• _What is required_
Collect every line of the listing below that contains the word "sleeve", paying attention to case.

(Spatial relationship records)
--
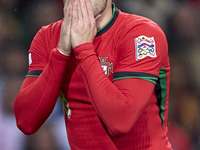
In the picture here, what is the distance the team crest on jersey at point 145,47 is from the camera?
1184 millimetres

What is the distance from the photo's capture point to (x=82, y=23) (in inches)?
47.7

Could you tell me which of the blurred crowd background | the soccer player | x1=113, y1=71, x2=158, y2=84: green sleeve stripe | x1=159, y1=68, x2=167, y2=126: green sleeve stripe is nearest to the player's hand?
the soccer player

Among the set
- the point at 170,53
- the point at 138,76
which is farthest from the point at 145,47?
the point at 170,53

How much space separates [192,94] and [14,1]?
5.99 feet

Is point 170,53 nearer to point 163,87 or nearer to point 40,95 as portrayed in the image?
point 163,87

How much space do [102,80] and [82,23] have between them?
26 cm

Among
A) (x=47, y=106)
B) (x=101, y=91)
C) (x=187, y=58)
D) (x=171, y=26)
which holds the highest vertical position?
(x=101, y=91)

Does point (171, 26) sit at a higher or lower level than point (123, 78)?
lower

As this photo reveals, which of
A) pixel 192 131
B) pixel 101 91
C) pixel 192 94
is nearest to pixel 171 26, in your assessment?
pixel 192 94

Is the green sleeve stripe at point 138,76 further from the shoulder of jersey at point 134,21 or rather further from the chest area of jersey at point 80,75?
the shoulder of jersey at point 134,21

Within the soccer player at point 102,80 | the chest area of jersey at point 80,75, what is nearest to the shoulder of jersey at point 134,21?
the soccer player at point 102,80

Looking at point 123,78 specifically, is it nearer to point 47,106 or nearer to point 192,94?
point 47,106

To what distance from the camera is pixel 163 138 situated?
136 centimetres

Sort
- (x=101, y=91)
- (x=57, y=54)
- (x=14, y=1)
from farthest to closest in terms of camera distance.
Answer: (x=14, y=1)
(x=57, y=54)
(x=101, y=91)
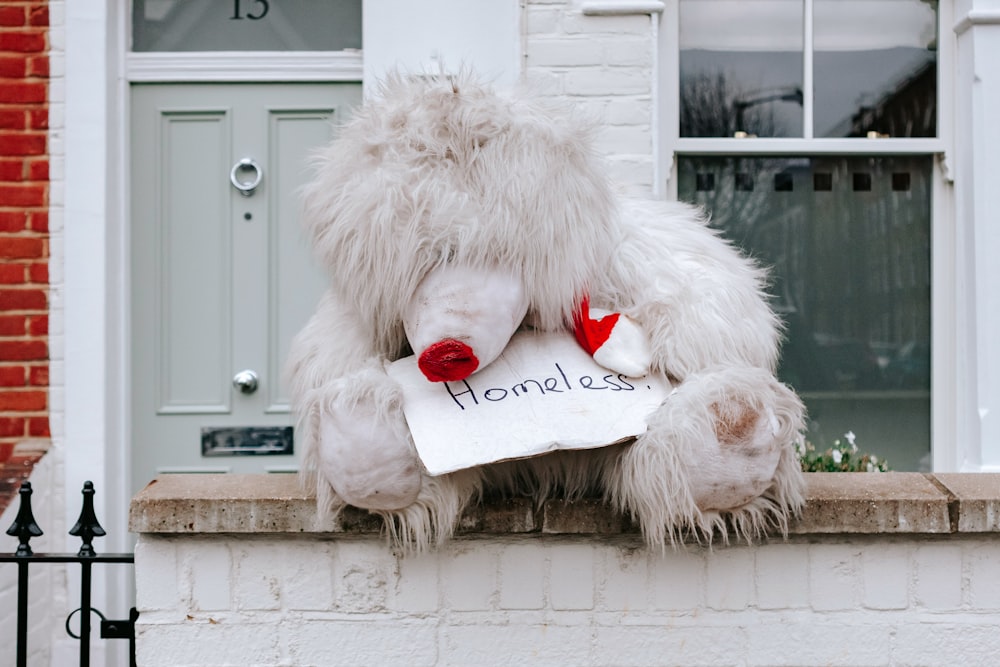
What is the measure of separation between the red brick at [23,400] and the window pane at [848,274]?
238cm

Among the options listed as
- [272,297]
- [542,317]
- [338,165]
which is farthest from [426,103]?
[272,297]

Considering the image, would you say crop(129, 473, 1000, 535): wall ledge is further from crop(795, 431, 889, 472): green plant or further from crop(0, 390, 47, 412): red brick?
crop(0, 390, 47, 412): red brick

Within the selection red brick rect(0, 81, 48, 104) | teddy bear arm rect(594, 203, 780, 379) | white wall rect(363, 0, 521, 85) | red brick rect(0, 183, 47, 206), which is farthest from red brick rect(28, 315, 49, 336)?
teddy bear arm rect(594, 203, 780, 379)

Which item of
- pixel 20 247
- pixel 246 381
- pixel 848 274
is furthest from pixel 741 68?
pixel 20 247

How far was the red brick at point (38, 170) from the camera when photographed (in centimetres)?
312

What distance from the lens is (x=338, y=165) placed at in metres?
1.57

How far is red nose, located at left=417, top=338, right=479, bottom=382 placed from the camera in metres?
1.46

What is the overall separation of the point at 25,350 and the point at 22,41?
41.3 inches

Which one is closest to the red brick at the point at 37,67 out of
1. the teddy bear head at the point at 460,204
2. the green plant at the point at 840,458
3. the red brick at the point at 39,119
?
the red brick at the point at 39,119

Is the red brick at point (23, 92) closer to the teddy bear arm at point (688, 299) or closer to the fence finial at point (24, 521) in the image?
the fence finial at point (24, 521)

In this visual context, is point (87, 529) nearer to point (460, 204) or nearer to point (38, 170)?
point (460, 204)

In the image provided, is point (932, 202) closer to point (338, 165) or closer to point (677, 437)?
point (677, 437)

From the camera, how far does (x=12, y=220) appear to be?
10.2 ft

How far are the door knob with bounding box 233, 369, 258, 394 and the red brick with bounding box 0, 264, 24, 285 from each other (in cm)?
78
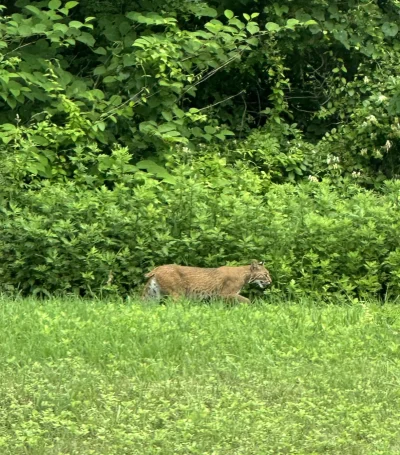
--
• _Result of this task_
Could you tell me which of the blurred crowd background | the soccer player | x1=113, y1=71, x2=158, y2=84: green sleeve stripe | x1=159, y1=68, x2=167, y2=126: green sleeve stripe is nearest to the player's hand?
Is the green sleeve stripe at point 138,76 further from the shoulder of jersey at point 134,21 or rather further from the chest area of jersey at point 80,75?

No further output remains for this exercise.